Unfortunately I think benchmaxxing and lm-arena are currently pushing into the wrong direction. But trillions of VC money are at stake and leaning back, digesting, reflecting and discussing things is not an option right now.

Reply View | 3 replies
- closewith 3 hours ago
  
  > But as you say, there are so many people riding the hype wave that it is difficult to come to a sober discussion. LLMs are a new tool that is a quantum leap but they are not a silver bullet for fully autonomous development.
  While I agree with the latter, I actually think on former point - that hype is making sober discussion impossible - is actually directionally incorrect. Like a lot of people I speak to privately, I'm making a lot of money directly from software largely written by LLMs (roadmaps compressed from 1-2 years to months since Claude Code was released), but the company has never mentioned LLMs or AI in any marketing, client communications, or public releases.

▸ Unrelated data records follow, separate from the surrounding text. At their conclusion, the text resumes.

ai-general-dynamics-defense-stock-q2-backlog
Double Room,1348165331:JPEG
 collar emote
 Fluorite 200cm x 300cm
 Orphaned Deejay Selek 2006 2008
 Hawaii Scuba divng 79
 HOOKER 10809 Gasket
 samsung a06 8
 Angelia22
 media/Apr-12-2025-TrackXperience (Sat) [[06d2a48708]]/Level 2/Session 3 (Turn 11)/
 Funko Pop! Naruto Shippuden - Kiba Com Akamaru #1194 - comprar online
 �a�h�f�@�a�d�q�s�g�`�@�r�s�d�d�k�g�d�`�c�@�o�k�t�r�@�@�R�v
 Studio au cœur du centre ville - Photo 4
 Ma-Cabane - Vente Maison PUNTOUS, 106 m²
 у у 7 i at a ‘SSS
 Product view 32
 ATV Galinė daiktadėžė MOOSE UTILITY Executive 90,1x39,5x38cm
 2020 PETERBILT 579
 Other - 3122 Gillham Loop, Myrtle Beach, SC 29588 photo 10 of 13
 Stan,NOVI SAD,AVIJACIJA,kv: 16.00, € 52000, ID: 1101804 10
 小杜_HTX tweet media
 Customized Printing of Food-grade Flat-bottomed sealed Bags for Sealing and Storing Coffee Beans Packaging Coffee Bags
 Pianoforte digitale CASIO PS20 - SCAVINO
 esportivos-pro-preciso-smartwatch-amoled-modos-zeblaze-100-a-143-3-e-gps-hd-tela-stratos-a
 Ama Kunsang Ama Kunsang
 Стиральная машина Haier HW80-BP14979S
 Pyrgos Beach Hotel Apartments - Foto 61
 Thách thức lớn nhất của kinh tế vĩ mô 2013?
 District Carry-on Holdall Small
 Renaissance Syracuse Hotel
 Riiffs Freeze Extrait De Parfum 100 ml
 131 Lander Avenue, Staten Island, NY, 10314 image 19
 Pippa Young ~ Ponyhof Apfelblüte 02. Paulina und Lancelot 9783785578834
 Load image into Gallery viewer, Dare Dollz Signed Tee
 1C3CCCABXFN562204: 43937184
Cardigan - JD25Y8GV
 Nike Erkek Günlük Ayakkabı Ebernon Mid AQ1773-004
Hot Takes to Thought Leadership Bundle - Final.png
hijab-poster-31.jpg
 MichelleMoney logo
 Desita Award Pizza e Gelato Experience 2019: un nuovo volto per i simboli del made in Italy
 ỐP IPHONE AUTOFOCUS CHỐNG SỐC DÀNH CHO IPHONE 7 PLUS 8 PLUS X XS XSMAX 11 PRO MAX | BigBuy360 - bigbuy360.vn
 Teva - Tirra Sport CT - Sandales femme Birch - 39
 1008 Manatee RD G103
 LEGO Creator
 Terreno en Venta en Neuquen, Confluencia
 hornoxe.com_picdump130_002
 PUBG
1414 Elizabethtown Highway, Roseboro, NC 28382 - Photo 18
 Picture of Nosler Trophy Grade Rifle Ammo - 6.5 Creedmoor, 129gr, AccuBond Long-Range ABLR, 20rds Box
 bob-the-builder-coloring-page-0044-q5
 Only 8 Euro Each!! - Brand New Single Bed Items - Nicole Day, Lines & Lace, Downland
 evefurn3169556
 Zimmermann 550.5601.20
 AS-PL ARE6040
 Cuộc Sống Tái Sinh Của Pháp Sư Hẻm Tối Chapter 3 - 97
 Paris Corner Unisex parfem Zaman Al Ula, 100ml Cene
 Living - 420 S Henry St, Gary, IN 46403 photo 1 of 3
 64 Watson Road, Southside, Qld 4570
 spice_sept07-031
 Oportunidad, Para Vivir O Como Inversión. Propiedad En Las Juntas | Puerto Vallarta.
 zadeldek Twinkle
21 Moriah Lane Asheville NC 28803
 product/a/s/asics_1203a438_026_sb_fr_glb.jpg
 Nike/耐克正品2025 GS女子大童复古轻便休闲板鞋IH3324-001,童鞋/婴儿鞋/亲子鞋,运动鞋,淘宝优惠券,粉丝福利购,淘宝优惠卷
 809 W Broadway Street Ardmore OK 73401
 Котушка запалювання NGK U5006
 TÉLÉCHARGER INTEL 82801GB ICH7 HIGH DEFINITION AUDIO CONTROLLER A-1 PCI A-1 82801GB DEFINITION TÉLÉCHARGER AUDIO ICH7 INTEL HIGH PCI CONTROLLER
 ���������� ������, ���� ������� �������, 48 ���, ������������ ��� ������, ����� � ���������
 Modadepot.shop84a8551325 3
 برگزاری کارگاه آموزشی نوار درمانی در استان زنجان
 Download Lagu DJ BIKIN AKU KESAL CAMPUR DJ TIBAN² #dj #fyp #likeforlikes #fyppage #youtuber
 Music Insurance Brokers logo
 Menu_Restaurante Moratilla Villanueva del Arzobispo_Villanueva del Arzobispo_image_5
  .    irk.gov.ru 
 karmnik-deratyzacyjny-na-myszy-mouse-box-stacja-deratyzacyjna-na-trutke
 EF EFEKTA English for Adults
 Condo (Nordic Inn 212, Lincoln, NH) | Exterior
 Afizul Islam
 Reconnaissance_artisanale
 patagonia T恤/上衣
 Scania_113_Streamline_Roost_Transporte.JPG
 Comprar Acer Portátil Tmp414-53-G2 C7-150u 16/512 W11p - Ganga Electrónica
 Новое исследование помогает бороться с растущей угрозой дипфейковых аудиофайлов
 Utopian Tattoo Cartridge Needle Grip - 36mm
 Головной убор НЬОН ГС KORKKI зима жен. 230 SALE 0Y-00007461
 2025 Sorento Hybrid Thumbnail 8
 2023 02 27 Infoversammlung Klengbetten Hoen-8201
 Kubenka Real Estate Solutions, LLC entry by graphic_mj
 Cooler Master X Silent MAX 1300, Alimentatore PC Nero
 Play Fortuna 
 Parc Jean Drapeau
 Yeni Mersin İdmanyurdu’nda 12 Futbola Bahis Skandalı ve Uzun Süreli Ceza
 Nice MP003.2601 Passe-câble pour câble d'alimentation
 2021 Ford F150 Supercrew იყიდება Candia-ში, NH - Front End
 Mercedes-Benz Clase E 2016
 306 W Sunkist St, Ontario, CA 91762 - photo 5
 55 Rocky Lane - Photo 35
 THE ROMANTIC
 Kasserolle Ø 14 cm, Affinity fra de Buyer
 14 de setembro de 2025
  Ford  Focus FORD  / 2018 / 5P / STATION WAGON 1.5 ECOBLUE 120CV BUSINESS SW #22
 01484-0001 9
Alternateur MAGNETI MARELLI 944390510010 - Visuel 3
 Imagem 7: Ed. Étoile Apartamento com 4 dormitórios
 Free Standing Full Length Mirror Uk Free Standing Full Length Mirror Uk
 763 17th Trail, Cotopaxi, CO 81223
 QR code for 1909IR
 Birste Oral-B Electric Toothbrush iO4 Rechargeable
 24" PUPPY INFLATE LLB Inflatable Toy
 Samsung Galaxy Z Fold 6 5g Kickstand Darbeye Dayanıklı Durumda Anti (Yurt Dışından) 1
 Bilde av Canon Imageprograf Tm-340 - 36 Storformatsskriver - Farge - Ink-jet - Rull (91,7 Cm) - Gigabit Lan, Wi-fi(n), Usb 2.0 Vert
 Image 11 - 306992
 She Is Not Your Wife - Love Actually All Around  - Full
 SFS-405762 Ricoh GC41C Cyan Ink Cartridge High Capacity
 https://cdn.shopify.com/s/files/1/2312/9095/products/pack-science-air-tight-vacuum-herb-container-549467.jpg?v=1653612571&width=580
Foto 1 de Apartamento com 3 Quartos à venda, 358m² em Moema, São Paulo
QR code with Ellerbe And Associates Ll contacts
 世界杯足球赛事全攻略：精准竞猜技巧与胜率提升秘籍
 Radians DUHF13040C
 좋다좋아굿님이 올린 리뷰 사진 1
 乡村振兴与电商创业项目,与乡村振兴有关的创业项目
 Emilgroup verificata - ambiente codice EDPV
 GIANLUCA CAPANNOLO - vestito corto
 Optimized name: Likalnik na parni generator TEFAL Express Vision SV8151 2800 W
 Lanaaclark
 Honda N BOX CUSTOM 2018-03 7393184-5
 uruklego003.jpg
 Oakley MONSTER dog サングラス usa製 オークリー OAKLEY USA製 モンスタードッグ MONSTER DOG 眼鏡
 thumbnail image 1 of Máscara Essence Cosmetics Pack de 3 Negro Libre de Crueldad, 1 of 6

We all very aware that we need to be able to retire before LLMs swamp or obsolete our niche, and don't want to invite competition.
  Outside of tech companies, I think this is extremely common.
  > It can be a joy to work with LLMs if you have to write the umpteenth javascript CRUD boilerplate.
  There is so much latent demand for slightly customised enterprise CRUD apps. An enormous swathe of corporate jobs are humans performing CRUD and task management. Even if LLMs top out here, the economic disruption from this alone is going to be immense.
  
  Reply View | 2 replies
  
  fatherwavelet an hour ago
  
  It is delusional to believe the current frontier models can only write CRUD apps.
  I would think someone would have to only write CRUD apps themselves to believe this.
  It doesn't matter anyway what a person "believes". If anything, I am having the opposite experience that conversing with people is becoming a bigger and bigger waste of time instead of just talking to Gemini. It is not Gemini that is hallucinating all kinds of nonsense vs the average person. It is the opposite.
  
  Reply View | 1 reply
  
  bsenftner 21 minutes ago
  
  There is a critical failure in education - people are not being taught how to debate without degenerating into a dominance debate or merely an echo chamber of talking points. It's a real problem, people literally do not understand that a question is not an opportunity to show off or to dominate, but is a request for an exchange of information.
  And that problem is not just between people, this lack of communication skill continues with people's internal self conversations. Many a bully personality is that way because they bully themselves and terrorize themselves.
  It's no wonder that people can use AI at all, with how poorly people communicate. So the cluster of nonsense that is all the shallow thinkers directing people down incorrect paths is completely understandable. They are learning by doing, which with any other technology would be fine, but with AI to learn how to use it by using it can serious damage one's cognitive ability, as well as leave a junkyard of failed projects behind.
  
  Reply View | 0 replies
[removed] 5 hours ago

[deleted]

Reply View | 0 replies

sockopen 9 minutes ago

https://arxiv.org/abs/2507.09089

“Before starting tasks, developers forecast that allowing AI will reduce completion time by 24%. After completing the study, developers estimate that allowing AI reduced completion time by 20%. Surprisingly, we find that allowing AI actually increases completion time by 19%--AI tooling slowed developers down.”